My Friend’s Older Conversation With AT&T

I recently posted my both funny and depressing text message conversation with AT&T as a result of their spamming me (which, by the way, I still haven’t managed to turn off mostly because I gave up).

A friend of mine (WY0X) gave me permission to post his recap of his on-the-phone conversations with AT&T about a similar, but even worse, problem:

Be really careful with those. I recently had to deal with a scam on Karen’s phone. Apparently AT&T has made it super-easy for 3rd party “providers” to send you a text message, and if you reply AT ALL, that’s all AT&T can see in their system.
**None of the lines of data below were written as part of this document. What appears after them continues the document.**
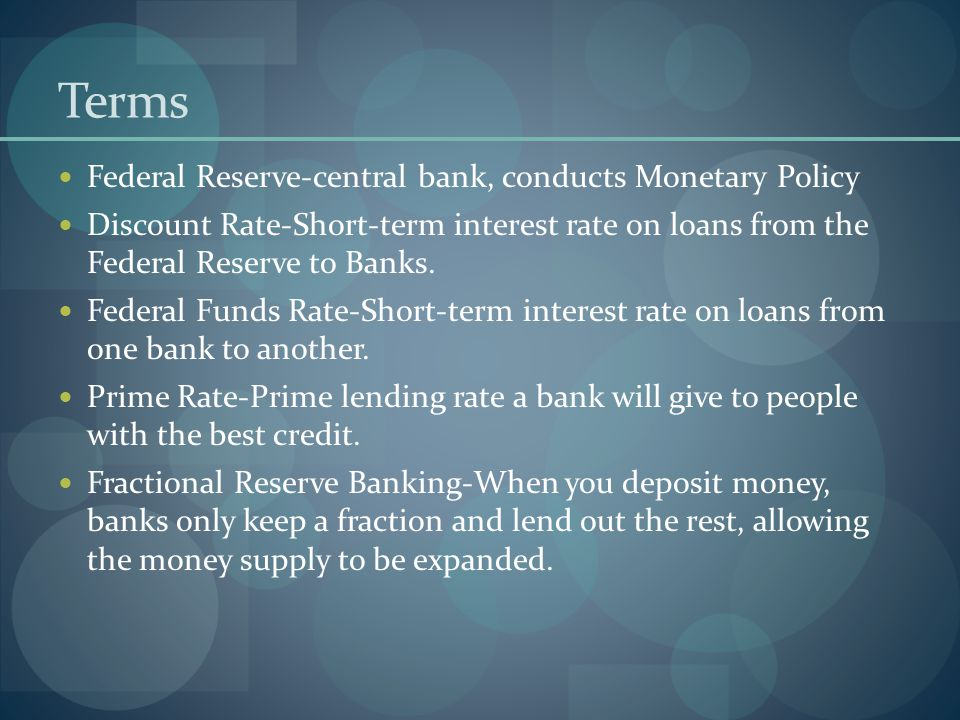 Terms Federal Reserve-central bank, conducts Monetary Policy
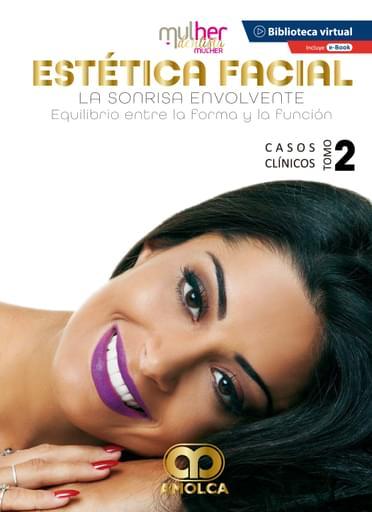 Estética facial. La sonrisa envolvente. Equilibrio entre la forma y la función. Casos clínicos, tomo 2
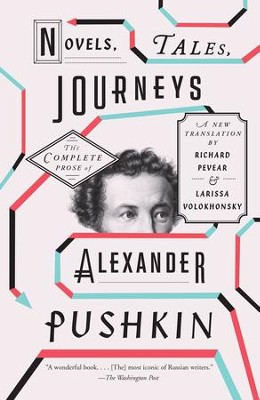 Novels, Tales, Journeys: The Complete Prose of Alexander Pushkin - eBook  -     By: Alexander Pushkin, Richard Pevear, Larissa Volokhonsky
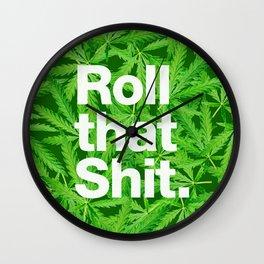 Roll that Shit Wall Clock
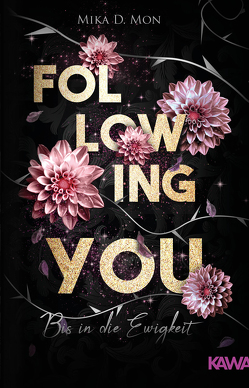 Following You: Bis in die Ewigkeit von Mon,  Mika D.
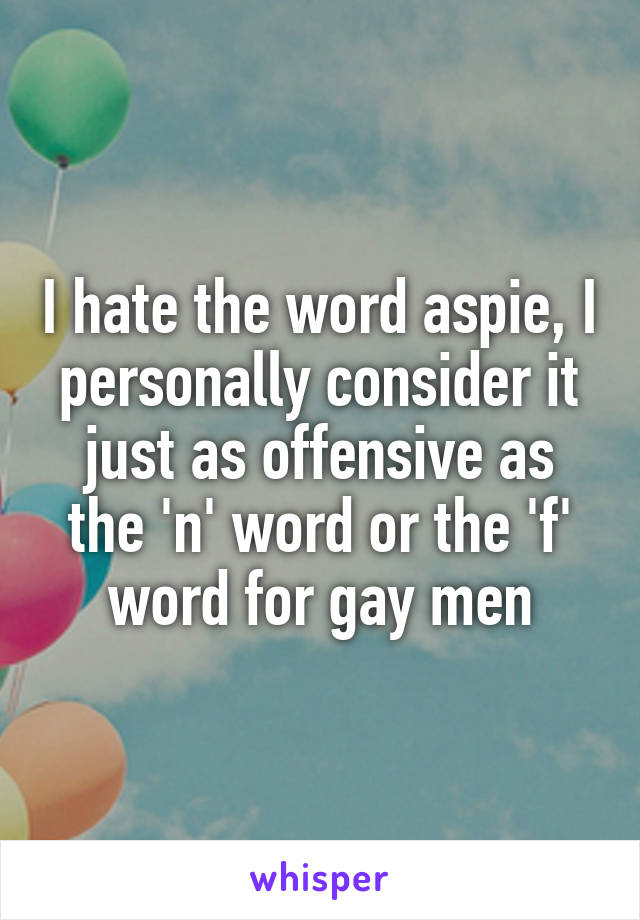 I hate the word aspie, I personally consider it just as offensive as the 'n' word or the 'f' word for gay men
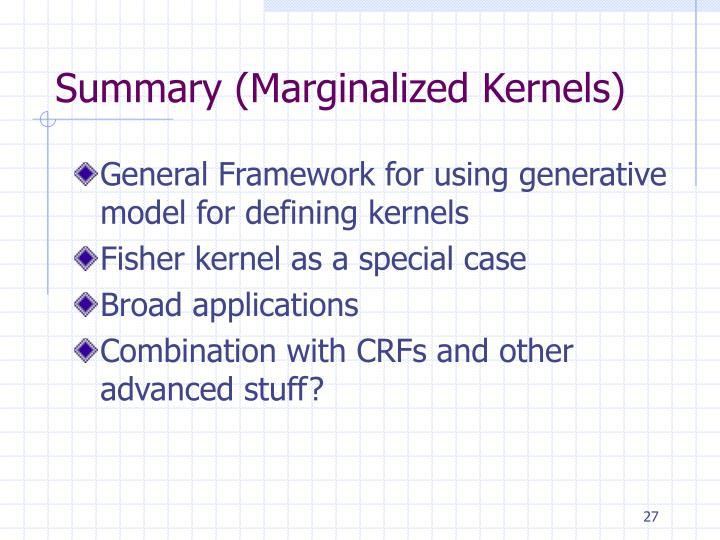 Summary (Marginalized Kernels)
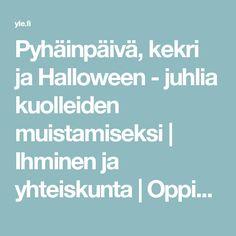 Pyhäinpäivä, kekri ja Halloween - juhlia kuolleiden muistamiseksi | Ihminen ja yhteiskunta | Oppiminen | yle.fi
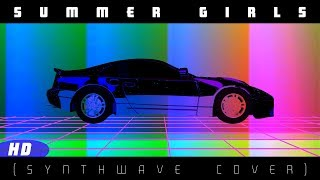 Hot Dad - Summer Girls (LFO Synthwave Cover)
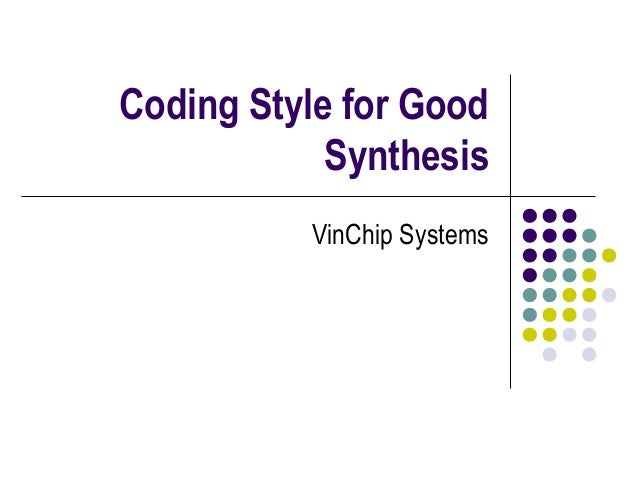 Coding Style for Good Synthesis VinChip Systems
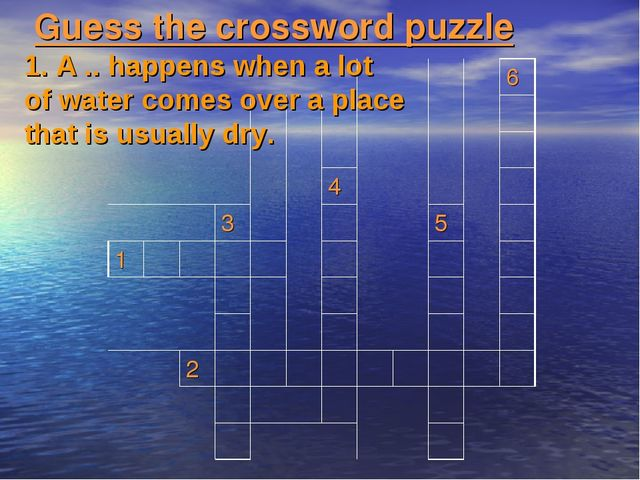 Guess the crossword puzzle 1. A .. happens when a lot of water comes over a p...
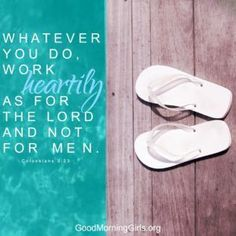 Whatever you do, work heartily as for the Lord and not for men. Colossians 3:23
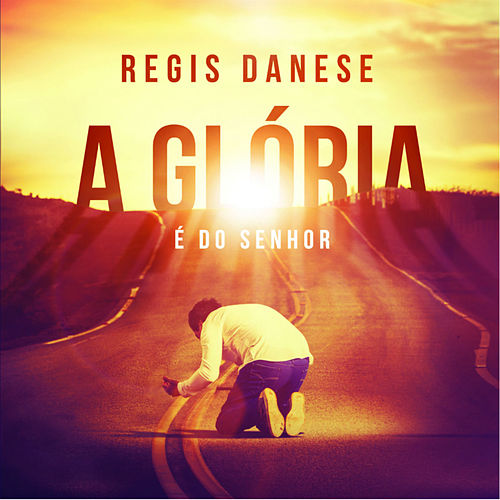 A Gloria É do Senhor (Ao Vivo) by Regis Danese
The 3rd party company then uses the convenient “upload an XML file full of phone numbers and any arbitrary price we desire to extract from said phone users” file to AT&T for AT&T to handle the billing. When you call to contest this $19.99 monthly “subscription” that shows up on your AT&T cell phone bill, they say, “Well, we see you exchanged text messages with the company in our system. You must have accepted an offer from them.” Only after an hour of explaining that my wife was NOT that stupid and NEVER replied to any message that said “will you sign up?”… did they offer to refund the charges and set up “Parental Controls” (HA!) on both of our accounts so NO 3rd party could ever bill anything on them. I highly recommend to all on AT&T.
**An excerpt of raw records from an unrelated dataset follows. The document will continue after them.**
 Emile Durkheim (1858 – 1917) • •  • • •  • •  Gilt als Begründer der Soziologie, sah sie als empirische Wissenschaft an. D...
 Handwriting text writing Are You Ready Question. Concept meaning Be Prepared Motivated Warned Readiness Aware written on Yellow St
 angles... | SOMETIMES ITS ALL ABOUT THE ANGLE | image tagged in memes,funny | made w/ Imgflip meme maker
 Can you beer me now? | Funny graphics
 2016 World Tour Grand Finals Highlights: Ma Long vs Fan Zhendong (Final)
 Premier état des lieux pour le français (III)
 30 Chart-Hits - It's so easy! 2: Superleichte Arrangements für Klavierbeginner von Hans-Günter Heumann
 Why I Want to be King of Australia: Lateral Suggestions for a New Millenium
So seriously, some company could send you this message “Hey, what you doing tonight?” from a number you don’t recognize, and you could send back, “Who is this?” and AT&T would see that as “proof” that you had a business relationship with them. When I pointed this out to an AT&T supervisor they said, “I suppose that could happen — we are getting a ot of complaints right now. However I’ve refunded the fees this month.” … Okay lady, how do I stop it FOREVER, and why are you making it easier for unknown third parties to bill me, your customer, than it is for me to opt-out of such shenanigans? Oh by the way, I will be reporting this to our State Attorney General since it’s generally considered bad business to bill for another party whom you can’t prove has a business relationship of any kind with your customer. You yourselves say you can’t see the text messages for privacy reasons… so how do you know EVERY one of the bills you’re sending out isn’t a scam such as I described?
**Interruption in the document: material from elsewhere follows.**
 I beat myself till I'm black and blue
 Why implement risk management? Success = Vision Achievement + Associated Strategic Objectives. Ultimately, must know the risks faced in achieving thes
She was like a deer in headlights, and started reading from the script again. After about four attempts I said, “What would you say if this were my 12 year old’s phone?” “Oh, we have Parental Controls for that!” Well, there ya go lady… fire me up some “Parental Controls” on both lines, please… my wife’s and mine. “But you won’t be able to order any other services!” “That’s absolutely correct, and I can’t see us ever NEEDING those other services either, but my wife did enjoy a few of the Trivia questions she received once a month from these idiots.” That was pretty much the end of the conversation at that point. 30-45 minutes of my life wasted, stopping my cell carrier for billing me for other people’s scam businesses.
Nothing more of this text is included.